Martim Pedroso e Dalila Carmo no Teatro Carlos Alberto, no Porto
Amin Chaar/Global Imagens
Martim Pedroso apresenta no Carlos Alberto um manifesto anti-idadismo protagonizado por Dalila Carmo a partir de John Cassavetes.
A história de cumplicidade manifestada em "Noite de estreia", que sobe esta quarta-feira à cena no Teatro Carlos Alberto, no Porto, com récitas até sábado, sempre às 19 horas, tem a génese nos anos 2000.
Foi no Festival de Teatro de Almada, onde uma recém-regressada a Portugal Dalila Carmo, "muito skinny, a lembrar a Juliette Lewis", tem na plateia da peça "A lição de Ionesco" um adolescente aspirante a encenador, Martim Pedroso. Foi preciso quase uma década até que a atriz fosse ver um espetáculo de Pedroso e se declarasse sua fã.

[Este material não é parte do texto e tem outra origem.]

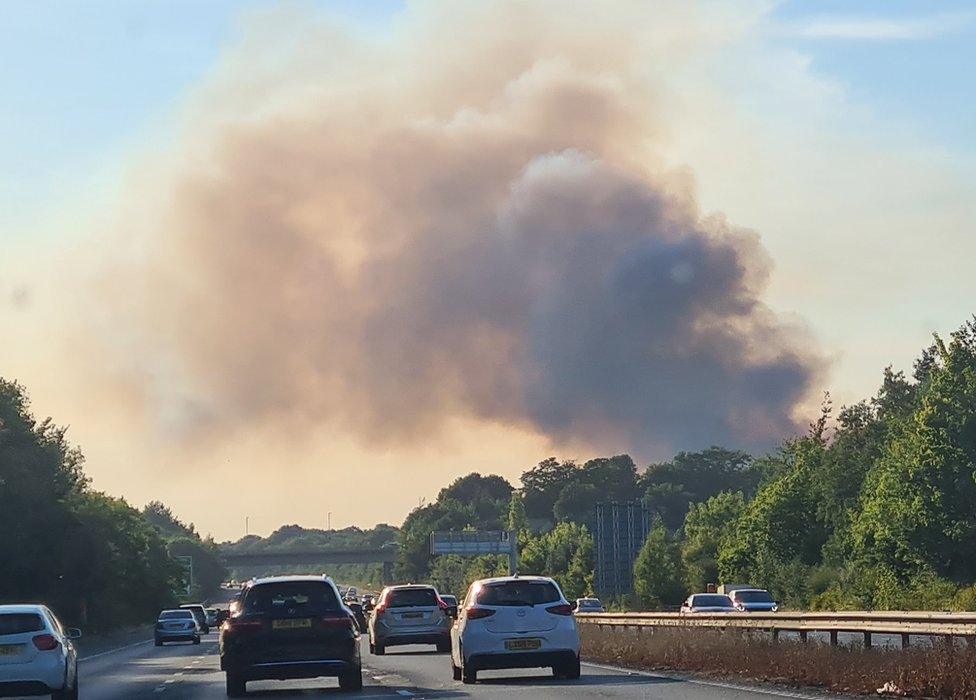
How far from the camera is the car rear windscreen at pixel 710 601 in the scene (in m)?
72.9

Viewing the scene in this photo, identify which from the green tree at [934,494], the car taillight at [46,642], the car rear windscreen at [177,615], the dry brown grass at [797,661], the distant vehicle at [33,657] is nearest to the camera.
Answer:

A partir daqui começa uma relação de cumplicidade "onde podemos berrar, onde é promovida a voz do ator e onde há diálogo sem afrontas e disputas hierárquicas", contam, em atropelo, ao JN, o encenador Martim Pedroso e a atriz Dalila Carmo, para justificar o porquê de serem o duo dinâmico capaz de levar à cena "Noite de estreia", adaptação do filme homónimo de 1977 de John Cassavetes, pai do cinema independente americano.
Jogo de espelhos
Adaptar um clássico da sétiama arte ao teatro não é uma tarefa elementar. "Eu tenho sempre receio de tudo, mas esse medo é que me alimenta", lembra Martim Pedroso a propósito do repto lançado por Dalila Carmo.
A atriz conta que quando voltou a ver os filmes de Cassavettes, algo que faz a cada década, teve uma "catarse" com a personagem de Myrtle, a atriz em crise existencial a quem é dado um papel desajustado, desempenhada por Gena Rowlands.
"De repente tudo fazia sentido. Abriu-se uma dimensão de profundidade: o conflito com a idade, com o mundo artístico, com o mundo masculino de produtores, encenadores e autores". Uma clarividência dada por décadas de carreira. "A indústria quer-nos retirar a identidade e perpetuar uma juventude. O meu prazo faço-o eu." Dalila Carmo decidiu que estava na altura de a transportar para o teatro.
Martim Pedroso levou um pouco mais de tempo. "Vi e revi o filme várias vezes, quase frame por frame, e pensei na linguagem, porque as traduções são más e como estamos perante um jogo de espelhos, onde há um filme sobre uma peça de teatro, era preciso ter cuidado". Mas manteve o guião de Cassavetes.
Um herói incomoda
Como o pretendido não era uma colagem à atriz Gena Rowlands (mulher de Cassavetes), começaram uma série de questionamentos sobre a verdade e a humanidade. "Porque são as mulheres penalizadas por serem vocais? Porque há uma penalização identitária em que quando um homem fala é um exercício de poder e quando uma mulher fala é um exercício de histeria?", interroga Dalila Carmo.
Martim Pedroso anui. "Um herói, para o ser, tem de incomodar. Nunca ninguém se tornou herói sendo invisível." Esta reunião de ideias resultou num "manifesto não panfletário contra o idadismo na indústria".
O elenco teve vários formatos, em função das três estreias marcadas e canceladas. Chega ao palco com Dalila Carmo, Heitor Lourenço, João Araújo, João Reis, Margarida Bakker, Maria José Paschoal, Marta Félix e Sabri Lucas.
"Eu não faço teatro por feijões", adverte Martim Pedroso, que reclama um elenco "onde o ator é criador, tem uma voz. Porque é da interpretação que eu venho".
Sobre a estreia no Carlos Alberto, Dalila Carmo lembra que "o Porto é a minha cidade, eu sou daqui, agora tenho menos raízes do que antes, a minha mãe foi para Lisboa e a minha avó faleceu, mas um chão que nunca se perde". A atriz diz ter saudades de Isabel Alves Costa, sua professora, que ia sempre vê-la. Já Martim Pedroso diz sentir-se "acarinhado por um público que é menos hipócrita do que em Lisboa".